После затянувшейся паузы Сильвиан взял наконец со стола ручку и написал в тетради всего три слова: «Бабушка — Люсинда Мелдрам».
— Так… следующий вопрос… Кто из членов твоей семьи учился в Киммерии? — Он поднял голову и в смущении посмотрел на нее. — Но теперь, похоже, этот вопрос уже не имеет значения…
— Все имеет значение, — перебила его холодным голосом Элли. — Итак, Киммерию посещала моя мать, а до нее — моя бабушка.
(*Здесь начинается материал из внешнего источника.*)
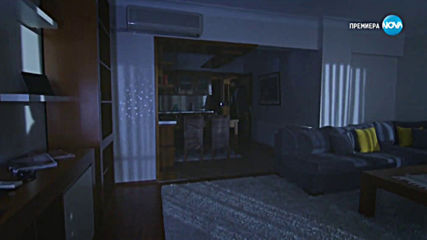 Намери ме - Епизод 496
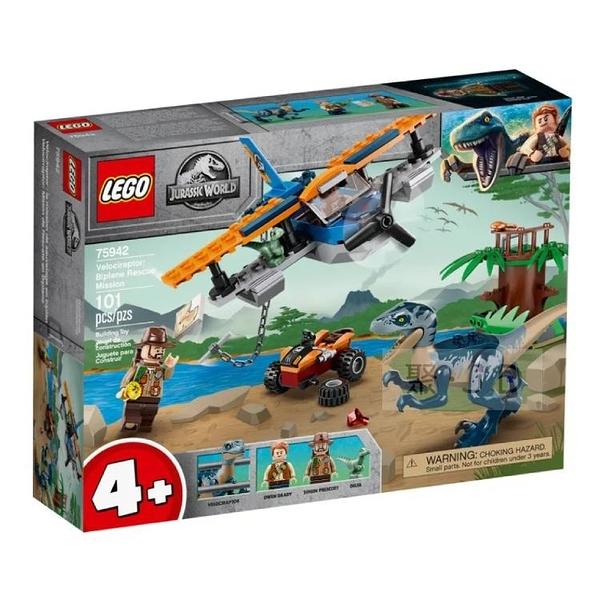 75942【LEGO 樂高積木】Jurassic World 侏儸紀世界 - Velociraptor: Biplane Rescue Mission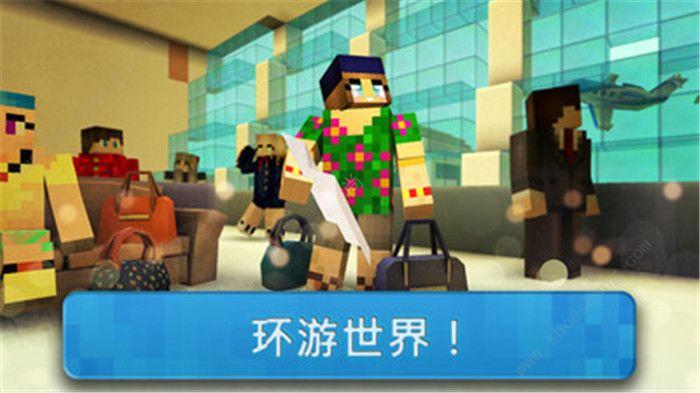 航空公司大亨游戏图片1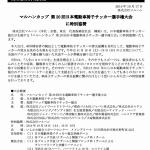 マルハン、第20回日本電動車椅子サッカー選手権大会に特別協賛
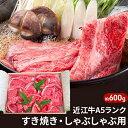 【ふるさと納税】近江牛A5ランクすき焼き・しゃぶしゃぶ用約6...
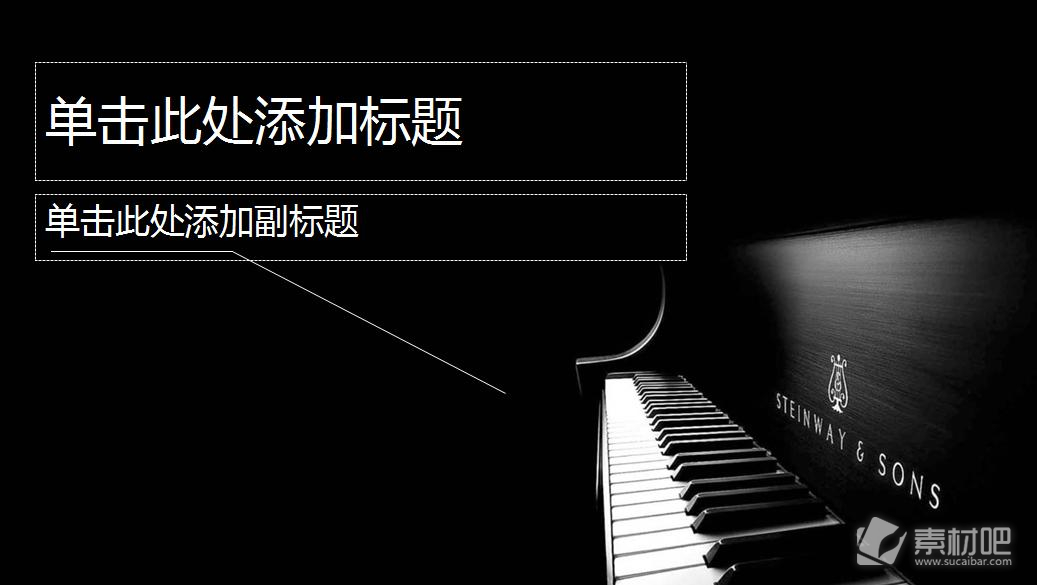 拼豆立体钢琴图纸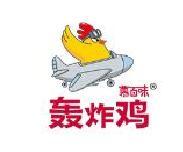 慕百味轟炸雞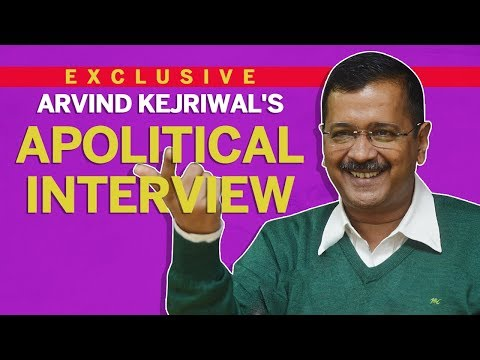 Arvind Kejriwal's Non-Political Interview | NewsMo Exclusive
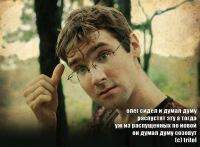 Олег Красавин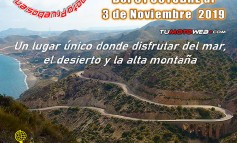 Almería Test Ride II 2019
Пока он записывал ее ответ, Эли вдруг пришло в голову, что словосочетание «моя бабушка» становится для нее все более привычным. И тут же поймала себя на мысли, что произносит его командным и чуточку напыщенным тоном. Как, к примеру, «моя королева». Из чего следовало, что она, пусть и на подсознательном уровне, догадывалась, какой огромной властью до сих пор обладает Люсинда.
Она продолжала носиться с этой идеей, когда Сильвиан задал следующий вопрос.
— Так что же заставило тебя приехать в Киммерию? Насколько я знаю, тебя перевели сюда в качестве наказания.
Заполнившая ее сознание волнующая мысль о привилегиях, которые дает власть, лопнула, словно проколотый иглой шар.
Опустив глаза, Элли принялась повествовать об уходе из дома брата и о том, как после этого родители потеряли всякий интерес к ней, а она — к учебе. Элли рассказала также о своем хулиганском поступке, когда она посредством аэрозольного баллончика с краской разукрасила неприличными словами стены школы, где тогда училась. Далее последовал рассказ об аресте за хулиганство, предшествовавшем ее переводу в Киммерию, — и о двух предыдущих арестах: за вандализм и мелкое воровство. Она не забыла также упомянуть, что Марк и Хэрри заняли в ее сознании место, отведенное брату, но в отличие от последнего не только не помогали ей готовить домашнее задание, но учили непослушанию и бунтарству.
Пока она все это рассказывала, Сильвиан, ни разу ее не прервав, торопливо записывал эту своеобразную исповедь аккуратным бисерным почерком и лишь изредка поднимал глаза, чтобы одарить ее удивленным, а иногда и потрясенным взглядом. Поначалу Элли хотела было немного приукрасить свои неприглядные деяния, окутав их легким романтическим флером, как это происходило в разговорах «по душам» с Рейчел и Джу, но потом поняла, что в ее нынешнем состоянии это ей не под силу, и поведала ему голую неприкрашенную правду. И чем больше говорила о себе гадостей, тем лучше себя чувствовала, поскольку, сама того не осознавая, постепенно избавлялась от накопившегося у нее внутри негатива. Таким образом каждое выходившее из ее уст слово облегчало лежавшую у нее на груди тяжесть.